On 31 March 1946 British and American troops conducted a joint operation to locate and capture members of the Nazi underground organisation Werwolf. The organisation was heavily linked to Hitler Youth and the League of German Girls and was led by former Reichsjugendführer (National Youth Leader) Artur Axmann.

On 31 March, more than 7,000 soldiers took part in the raid, over 800 people were arrested – many shots were fired. 

Hitler Youth started to prepare for life in defeated Germany. “The Axmann Conspiracy” planned going underground and resisting the occupying authorities in the hope that the Allies would break up. The leaders also planned a gathering of Hitler Youth’s “best forces” in the Bavarian Alps in the town of Bad Tölz, from where they would conduct guerrilla and terrorist activities. To that end, instructions and plans were drawn up as early as March 1945, and several million German Marks were allocated.

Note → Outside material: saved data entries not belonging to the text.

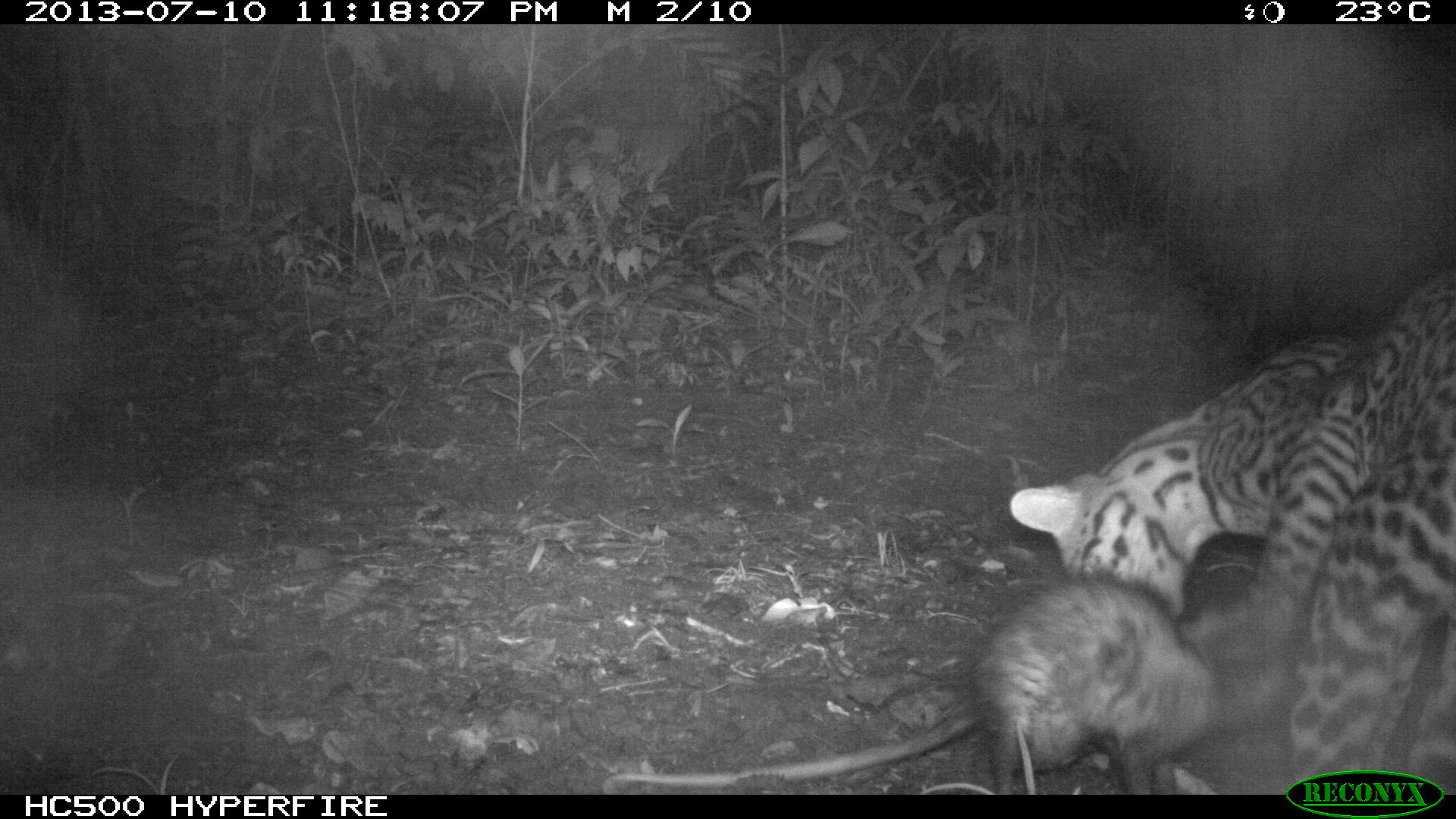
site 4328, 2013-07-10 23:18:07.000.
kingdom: Animalia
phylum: Chordata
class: Mammalia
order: Carnivora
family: Felidae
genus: Leopardus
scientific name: Leopardus pardalis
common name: ocelot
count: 1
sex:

In May 1945, Axmann sent a group of 1,000 children and teenagers into a senseless battle in Berlin but abandoned his unit while it was defending Pichelsdorf Bridge and fled with Martin Bormann . In November 1945, Axmann, hiding under the name “Erich Siewert” for several months in Mecklenburg (Upper Pomerania), was found and arrested. He reportedly ratted out most of the leader of the Nazi underground.

After serving barely three years in prison, Axman was released and became a rich merchant.